«Дом», «кровать»… возьмем эти два слова вместе, они будут взаимно друг друга прояснять. Обратите внимание на следующую вещь: почему-то все люди живут в домах; почему-то должен быть потолок, должно быть некоторое выделение места, пространство внутри которого называется домом. Конечно, дом может быть круглым, как кибитка, а может быть прямоугольным. Кровать… Я уж не говорю о том, что мы почему-то спим ночью, а не днем, как правило, конечно: есть некий режим смены состояний бодрствования и сна, более того, он должен выполняться в какой-то форме. Говорят, японцы спят на циновках, но все равно что-то от кровати выполняется. Почему люди должны занимать горизонтальное положение? Из чего это вытекает? Почему, собственно говоря, нельзя спать стоя? Ясно, что существует психический режим нашей жизни, но он, я говорю, имеет некую форму. Почему-то голова должна быть все-таки не ниже тела, а должна быть слегка приподнята, даже если нет классической формы европейской постели. Мы находимся внутри того, что собой организует выполнение единичных актов спанья на кровати или единичных актов пребывания в жилище.
Этот горизонт предмета, который обладает определенными свойствами, то есть выполняет, реализует, содержит в себе режим множества состояний нашей психической, физиологической, умственной и так далее жизни, и есть идея — идея кровати, идея дома. Поэтому, хотя якобы Аристотель говорил, что есть дома и нет «домности»[89]*, теперь мы понимаем, что в том смысле, в каком мы только что разъясняли, «домность» таки есть (и это не общее от единичных кроватей, конечно). А теперь на это накладывайте «сетку Мёбиуса», состоящую из узелков, подставляйте под точки на бесконечной плоскости наши акты единичных каждый раз взаимоотношений с кроватью (и единичные кровати). И действительно, тогда мы понимаем, в чем смысл идеи, и понимаем, что единичные кровати есть выполнение идеи, они действительно есть конкретные тени, потому что идея «кроватности» существует: кровать можно поломать, сжечь, она может устареть, а идея не может устареть от потребления. Например, рычаг как предмет потребления (в экономическом смысле) может сноситься, может быть один, третий, пятый, десятый, а рычаг как форма, или как идея, живет вечно; во-первых, живет явно, во-вторых — иначе, вечно, и она даже совершеннее, чем рычаг, хотя бы потому, что рычаг снашивается, а идея рычага не снашивается.
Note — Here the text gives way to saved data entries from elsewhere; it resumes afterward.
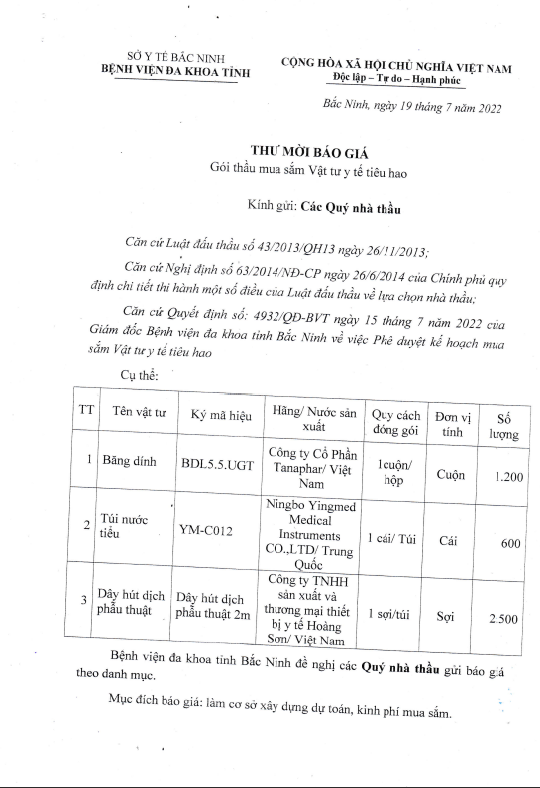 SỞ Y TẾ BẮC NINH
BỆNH VIỆN ĐA KHOA TỈNH

CỘNG HÒA XÃ HỘI CHỦ NGHĨA VIỆT NAM
Độc lập – Tự do – Hạnh phúc

Bắc Ninh, ngày 19 tháng 7 năm 2022

THƯ MỜI BÁO GIÁ
Gói thầu mua sắm Vật tư y tế tiêu hao

Kính gửi: Các Quý nhà thầu

Căn cứ Luật đấu thầu số 43/2013/QH13 ngày 26/11/2013;

Căn cứ Nghị định số 63/2014/NĐ-CP ngày 26/6/2014 của Chính phủ quy định chi tiết thi hành một số điều của Luật đấu thầu về lựa chọn nhà thầu;

Căn cứ Quyết định số: 4932/QĐ-BVT ngày 15 tháng 7 năm 2022 của Giám đốc Bệnh viện đa khoa tỉnh Bắc Ninh về việc Phê duyệt kế hoạch mua sắm Vật tư y tế tiêu hao

Cụ thể:

| TT | Tên vật tư | Ký mã hiệu | Hãng/ Nước sản xuất | Quy cách đóng gói | Đơn vị tính | Số lượng |
|---|---|---|---|---|---|---|
| 1 | Băng dính | BDL5.5.UGT | Công ty Cổ Phần Tanaphar/ Việt Nam | 1cuộn/ hộp | Cuộn | 1.200 |
| 2 | Túi nước tiểu | YM-C012 | Ningbo Yingmed Medical Instruments CO.,LTD/ Trung Quốc | 1 cái/ Túi | Cái | 600 |
| 3 | Dây hút dịch phẫu thuật | Dây hút dịch phẫu thuật 2m | Công ty TNHH sản xuất và thương mại thiết bị y tế Hoàng Sơn/ Việt Nam | 1 sợi/túi | Sợi | 2.500 |

Bệnh viện đa khoa tỉnh Bắc Ninh đề nghị các Quý nhà thầu gửi báo giá theo danh mục.

Mục đích báo giá: làm cơ sở xây dựng dự toán, kinh phí mua sắm.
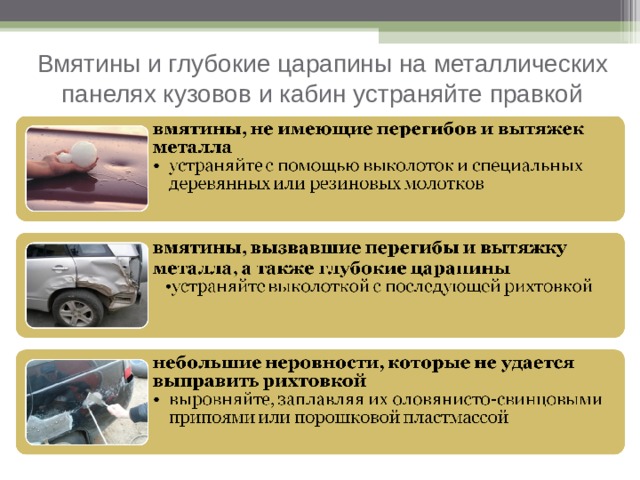 Вмятины и глубокие царапины на металлических панелях кузовов и кабин устраняйте правкой

вмятины, не имеющие перегибов и вытяжек металла

• устраняйте с помощью выколоток и специальных деревянных или резиновых молотков

вмятины, вызвавшие перегибы и вытяжку металла, а также глубокие царапины

•устраняйте выколоткой с последующей рихтовкой

небольшие неровности, которые не удается выправить рихтовкой

• выровняйте, заплавляя их оловянисто-свинцовыми припоями или порошковой пластмассой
Идея — не абстракция, не общее, не об этом я говорю. Мы говорим не об абстракциях в смысле наших отвлечений от того, что мы наблюдаем, а обсуждаем некие абстракции порядков, сами существующие в виде порядков и порождающие другие порядки. (…) дом порождает не дома, конечно, он порождает наши состояния, и это порождающее может быть фиксировано и в этом смысле отвлечено в понятии «идея», — таковы идея кровати, идея дома, идея лошади и так далее. И у нас будет куча идей. Только Платон будет очень осторожен, он, конечно, будет элиминировать так называемую гипотезу или аргумент «третьего человека», а именно что есть в голове идея, то есть идея предполагается как раз в виде абстракции общего, которая существовала бы в нашей наблюдающей голове: в мире — предметы, а в голове — идея. Чтобы сопоставить эту идею с миром, нужна еще идея и так далее, — это так называемый регресс в дурную бесконечность.
А у Платона идея есть принцип интеллигибельности. И тут мы и выходим к основной части философии Платона, связанной с идеями, потому что ведь есть идея не только кровати, дома, а есть идея числа, например, а в числах мы формулируем законы мира. Но теперь понятно, что, так идя, мы избавляемся от каких-то частей сложной философской интерпретации, зафиксированной в историко-философских документах. Например, в контексте такого хода у нас не существует известной проблемы того, были ли числа «идеями» у Платона, и если были, то как числа — как идеи — относились к идеям, то есть к идее числа, например. (Но я в сторону ушел, это не важно.)